Material provided section start

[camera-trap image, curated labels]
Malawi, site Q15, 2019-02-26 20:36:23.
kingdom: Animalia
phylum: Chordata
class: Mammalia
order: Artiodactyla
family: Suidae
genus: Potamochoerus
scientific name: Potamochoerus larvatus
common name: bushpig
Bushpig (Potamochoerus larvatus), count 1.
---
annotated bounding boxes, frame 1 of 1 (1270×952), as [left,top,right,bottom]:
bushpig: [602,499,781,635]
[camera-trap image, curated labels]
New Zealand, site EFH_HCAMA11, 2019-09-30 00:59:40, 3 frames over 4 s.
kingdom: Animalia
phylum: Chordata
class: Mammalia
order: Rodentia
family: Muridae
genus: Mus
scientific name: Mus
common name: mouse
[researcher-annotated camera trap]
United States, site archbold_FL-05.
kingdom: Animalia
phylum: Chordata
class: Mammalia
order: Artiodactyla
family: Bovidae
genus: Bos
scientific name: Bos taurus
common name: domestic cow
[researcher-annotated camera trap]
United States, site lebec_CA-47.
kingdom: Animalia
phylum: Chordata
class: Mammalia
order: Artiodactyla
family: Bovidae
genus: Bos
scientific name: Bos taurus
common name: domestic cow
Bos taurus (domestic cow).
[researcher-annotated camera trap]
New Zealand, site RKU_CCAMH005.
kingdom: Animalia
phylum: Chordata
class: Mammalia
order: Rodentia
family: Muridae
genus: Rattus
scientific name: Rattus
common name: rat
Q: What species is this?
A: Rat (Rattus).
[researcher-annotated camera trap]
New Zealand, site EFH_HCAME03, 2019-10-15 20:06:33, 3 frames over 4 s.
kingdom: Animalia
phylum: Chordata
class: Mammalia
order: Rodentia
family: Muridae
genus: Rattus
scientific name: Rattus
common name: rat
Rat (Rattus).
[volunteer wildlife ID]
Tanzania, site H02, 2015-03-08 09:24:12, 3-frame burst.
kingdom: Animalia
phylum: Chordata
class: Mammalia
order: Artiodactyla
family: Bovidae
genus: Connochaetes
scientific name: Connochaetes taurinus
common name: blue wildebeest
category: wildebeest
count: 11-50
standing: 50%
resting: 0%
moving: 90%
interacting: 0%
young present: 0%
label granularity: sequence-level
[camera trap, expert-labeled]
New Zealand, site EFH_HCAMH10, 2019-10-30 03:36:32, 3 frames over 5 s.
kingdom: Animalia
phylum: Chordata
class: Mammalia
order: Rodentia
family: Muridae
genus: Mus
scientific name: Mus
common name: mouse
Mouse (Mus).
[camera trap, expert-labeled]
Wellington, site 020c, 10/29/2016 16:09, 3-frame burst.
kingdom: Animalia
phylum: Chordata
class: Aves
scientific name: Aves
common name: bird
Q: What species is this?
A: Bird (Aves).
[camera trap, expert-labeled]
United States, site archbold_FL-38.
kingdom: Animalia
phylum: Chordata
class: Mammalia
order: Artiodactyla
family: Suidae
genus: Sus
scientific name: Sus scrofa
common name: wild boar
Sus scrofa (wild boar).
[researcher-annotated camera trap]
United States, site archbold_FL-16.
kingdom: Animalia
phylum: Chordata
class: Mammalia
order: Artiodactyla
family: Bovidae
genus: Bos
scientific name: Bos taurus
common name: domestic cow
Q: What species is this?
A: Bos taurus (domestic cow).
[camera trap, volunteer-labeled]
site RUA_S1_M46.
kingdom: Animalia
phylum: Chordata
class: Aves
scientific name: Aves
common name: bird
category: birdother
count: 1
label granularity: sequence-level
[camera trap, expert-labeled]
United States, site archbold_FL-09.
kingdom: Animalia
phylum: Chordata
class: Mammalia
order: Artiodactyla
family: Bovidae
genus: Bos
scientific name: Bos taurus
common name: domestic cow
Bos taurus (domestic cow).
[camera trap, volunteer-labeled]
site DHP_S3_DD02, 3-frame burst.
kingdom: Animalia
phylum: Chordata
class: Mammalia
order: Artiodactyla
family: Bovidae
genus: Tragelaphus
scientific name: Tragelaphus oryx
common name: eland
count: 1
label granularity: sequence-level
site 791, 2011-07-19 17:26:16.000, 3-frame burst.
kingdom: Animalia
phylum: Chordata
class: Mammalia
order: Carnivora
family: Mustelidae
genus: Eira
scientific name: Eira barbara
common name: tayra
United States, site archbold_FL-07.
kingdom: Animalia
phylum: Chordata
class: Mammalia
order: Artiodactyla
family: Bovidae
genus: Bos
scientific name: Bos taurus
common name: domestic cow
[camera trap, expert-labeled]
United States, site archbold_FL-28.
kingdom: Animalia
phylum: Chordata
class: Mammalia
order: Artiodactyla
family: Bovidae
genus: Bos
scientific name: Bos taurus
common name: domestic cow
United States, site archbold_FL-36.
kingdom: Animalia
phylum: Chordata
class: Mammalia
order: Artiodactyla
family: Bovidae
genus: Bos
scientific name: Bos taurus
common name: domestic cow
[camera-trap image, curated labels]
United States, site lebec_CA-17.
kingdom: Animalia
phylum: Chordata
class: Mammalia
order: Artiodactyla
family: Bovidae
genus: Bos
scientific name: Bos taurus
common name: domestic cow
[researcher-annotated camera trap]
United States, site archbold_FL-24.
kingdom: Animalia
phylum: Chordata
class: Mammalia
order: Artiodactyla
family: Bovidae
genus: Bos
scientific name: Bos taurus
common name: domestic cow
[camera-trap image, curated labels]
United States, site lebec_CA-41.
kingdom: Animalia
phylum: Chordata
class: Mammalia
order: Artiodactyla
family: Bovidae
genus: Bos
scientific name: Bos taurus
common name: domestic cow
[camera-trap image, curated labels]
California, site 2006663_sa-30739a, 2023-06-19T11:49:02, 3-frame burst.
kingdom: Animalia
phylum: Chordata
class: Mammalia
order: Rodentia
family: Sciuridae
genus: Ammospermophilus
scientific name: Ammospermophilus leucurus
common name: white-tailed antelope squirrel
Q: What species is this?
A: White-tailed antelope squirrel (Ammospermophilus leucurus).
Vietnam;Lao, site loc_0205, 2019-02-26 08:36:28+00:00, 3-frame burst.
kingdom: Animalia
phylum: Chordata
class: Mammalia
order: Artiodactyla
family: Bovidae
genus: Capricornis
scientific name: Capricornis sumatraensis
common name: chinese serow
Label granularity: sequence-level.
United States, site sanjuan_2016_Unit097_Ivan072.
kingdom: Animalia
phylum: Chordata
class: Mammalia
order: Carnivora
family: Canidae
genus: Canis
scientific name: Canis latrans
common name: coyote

Material provided section end

Task to carry out: Count lines, not occurrences: report how many lines in the entries above include the word "States", as a number alone.

Answer space: 12